Bungkusan itu disobek menyibakkan wangi aroma biji kopi yang masih segar.
Dalam bentuk serbuk, ia di takar lebih dulu baru kemudian diseduh.
Biarkan tangan si barista itu bekerja mengenai perihal kopinya.
Dua adam tengah duduk pada meja yang berada di pinggir ruang berdekatan dengan jendela kafe.
Mereka sedang menikmati hangatnya secangkir kopi hitam yang pahit.
Pahit, sebagaimana kehidupan manusia yang berpijak di planet bernama bumi.
"Jefri...."
Yang dipanggil masih sibuk berkutat dengan benda persegi berlayar sentuh berlogo apel setengah gigit.
"Hmmm?" gumamnya tanpa memandang.
"Mau sampai kapan?"
Wajahnya yang tadi kian bersemangat membalas pesan para wanitanya itu meraut aneh.
"Sampai kapan, apanya?"
"Kamu bersikap seperti itu."
"Bicara apa sih? Sumpah saya nggak ngerti," jawab Jefri kemudian sibuk lagi bersama ponselnya.
Orang di sebrang duduknya hanya diam menatap. Rautnya begitu serius sembari kedua tangannya di silangkan pada dada.
"Jefri!"
"Apaan?"
"Mau sampai kapan?" sekali lagi ditanya.
"Mempermainkan hati para perempuan."
Jefri, si adam itu lantas tertawa lalu menaruh ponselnya kembali di atas meja dan menyesap kopinya.
"Kenapa malah tertawa? Di mana letak kelucuan kalimat saya?"
"Mempermainkan hati perempuan."
"Apa itu terdengar lucu menurutmu?"
Jefri mengangguk. "Ya, lucu sekali. Anda sama seperti ayah saya. Selalu bertanya hal yang sama."

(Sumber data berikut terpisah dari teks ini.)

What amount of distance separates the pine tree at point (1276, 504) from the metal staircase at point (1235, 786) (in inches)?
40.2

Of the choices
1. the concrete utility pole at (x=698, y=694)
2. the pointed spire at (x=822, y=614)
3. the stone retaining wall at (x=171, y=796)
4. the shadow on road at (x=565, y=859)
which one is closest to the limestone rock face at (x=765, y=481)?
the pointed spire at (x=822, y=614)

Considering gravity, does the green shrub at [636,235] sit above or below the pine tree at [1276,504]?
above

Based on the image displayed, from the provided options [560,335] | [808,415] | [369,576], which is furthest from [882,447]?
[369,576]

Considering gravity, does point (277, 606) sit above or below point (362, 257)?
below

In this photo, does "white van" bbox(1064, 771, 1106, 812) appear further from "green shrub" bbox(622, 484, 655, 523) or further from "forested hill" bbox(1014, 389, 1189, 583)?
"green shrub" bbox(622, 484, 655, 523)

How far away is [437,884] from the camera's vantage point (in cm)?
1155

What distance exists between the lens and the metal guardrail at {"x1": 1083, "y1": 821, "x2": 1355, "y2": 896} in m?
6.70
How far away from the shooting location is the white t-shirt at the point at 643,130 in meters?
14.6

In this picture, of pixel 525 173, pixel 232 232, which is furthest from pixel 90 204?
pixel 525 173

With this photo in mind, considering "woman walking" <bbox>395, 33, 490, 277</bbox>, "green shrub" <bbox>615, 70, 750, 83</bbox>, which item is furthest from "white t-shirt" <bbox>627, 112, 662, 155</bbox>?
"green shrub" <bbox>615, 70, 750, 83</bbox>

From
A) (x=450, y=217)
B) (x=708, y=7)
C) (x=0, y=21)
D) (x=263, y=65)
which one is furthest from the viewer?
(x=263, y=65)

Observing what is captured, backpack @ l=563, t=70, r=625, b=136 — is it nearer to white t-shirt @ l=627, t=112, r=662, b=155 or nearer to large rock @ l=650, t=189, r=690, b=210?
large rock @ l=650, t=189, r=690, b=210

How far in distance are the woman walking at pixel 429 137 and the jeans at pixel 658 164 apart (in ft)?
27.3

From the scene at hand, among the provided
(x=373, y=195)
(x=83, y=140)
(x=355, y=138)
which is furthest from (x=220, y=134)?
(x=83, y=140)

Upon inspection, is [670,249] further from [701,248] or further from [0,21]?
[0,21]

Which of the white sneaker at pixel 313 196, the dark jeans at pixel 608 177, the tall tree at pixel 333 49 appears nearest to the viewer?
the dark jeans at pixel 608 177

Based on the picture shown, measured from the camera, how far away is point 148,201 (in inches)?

"Mungkin, sebuah kebetulan."
"Jadi, sampai kapan kata mu tadi? Saya mempermainkan hati perempuan? Menurut saya sampai nanti."
"Sampai nanti? Di mana letak hatimu? Apa dia ikut menjadi keras dan tidak punya rasa kasihan sudah mematahkan banyak hati?"
"Ada disini." Tunjuk Jefri mengarah kepada bagian kanan tepat di bawah dada."Untuk apa kasihan? Mereka hanya pemuas nafsu kita."
"Orang gila!"
Orang itu pergi meninggalkan Jefri yang masih tertawa.